**DATA ROWS**
_ _ _ _ _

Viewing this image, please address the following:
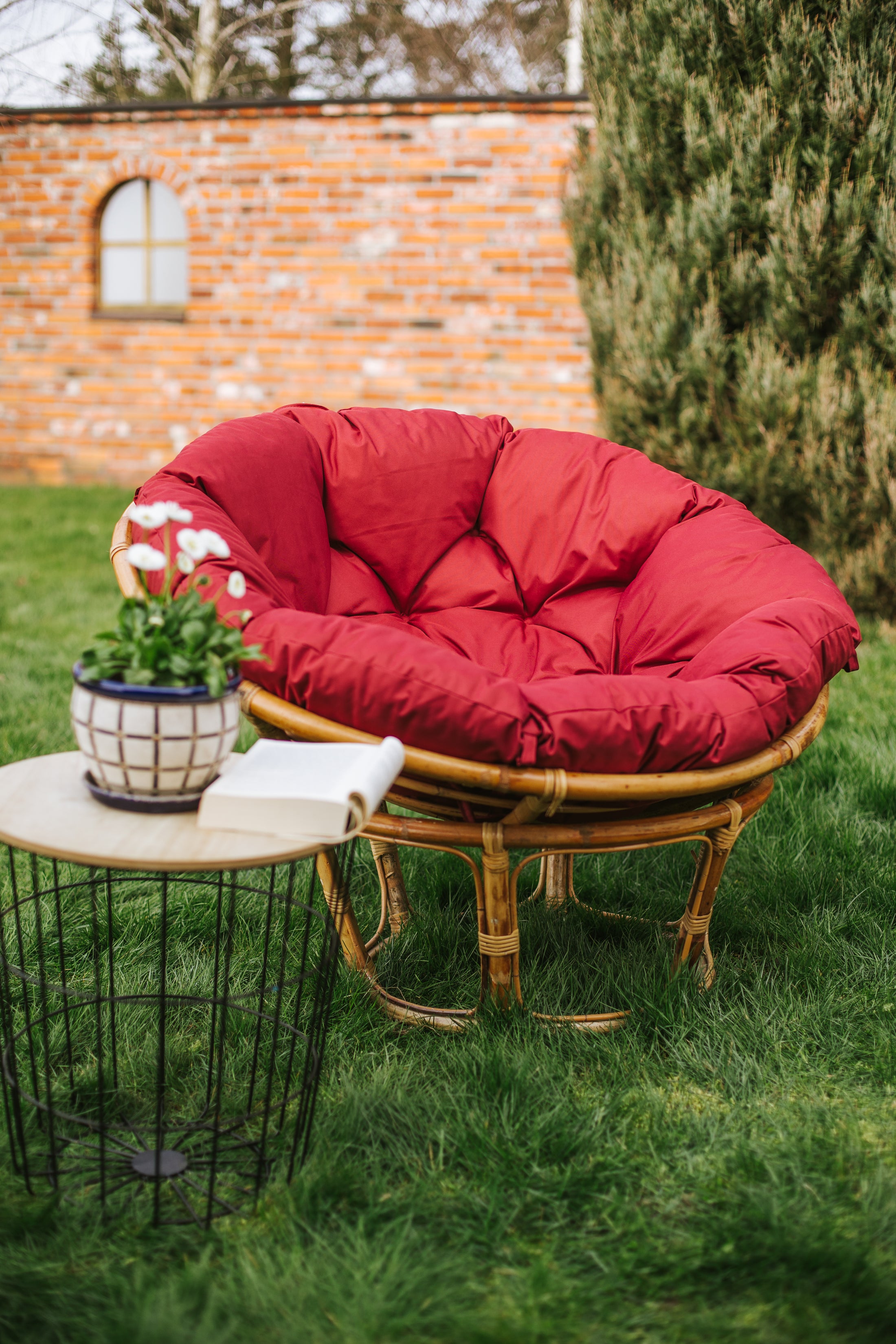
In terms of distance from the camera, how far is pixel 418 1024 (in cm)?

_ _ _ _ _

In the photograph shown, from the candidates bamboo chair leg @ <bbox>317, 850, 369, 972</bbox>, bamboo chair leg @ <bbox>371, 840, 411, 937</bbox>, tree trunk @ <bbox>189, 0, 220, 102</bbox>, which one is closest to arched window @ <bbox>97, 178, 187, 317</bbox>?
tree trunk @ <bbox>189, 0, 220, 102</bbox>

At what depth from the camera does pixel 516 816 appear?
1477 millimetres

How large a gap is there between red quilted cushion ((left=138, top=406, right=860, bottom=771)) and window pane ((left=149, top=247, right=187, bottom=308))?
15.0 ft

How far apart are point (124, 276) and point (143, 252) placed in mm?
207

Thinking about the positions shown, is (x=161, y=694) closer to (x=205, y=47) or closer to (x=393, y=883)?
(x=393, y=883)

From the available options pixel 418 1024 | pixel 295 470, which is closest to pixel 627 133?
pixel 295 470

_ _ _ _ _

**AIM OF THE TASK**
Arrange the listing lines running from the one containing "Viewing this image, please" through the one containing "In terms of" as a numbered list. Skip any blank lines and leave the pictures out.

**THE RESULT**
1. Viewing this image, please address the following:
2. In terms of distance from the camera, how far is pixel 418 1024 (in cm)?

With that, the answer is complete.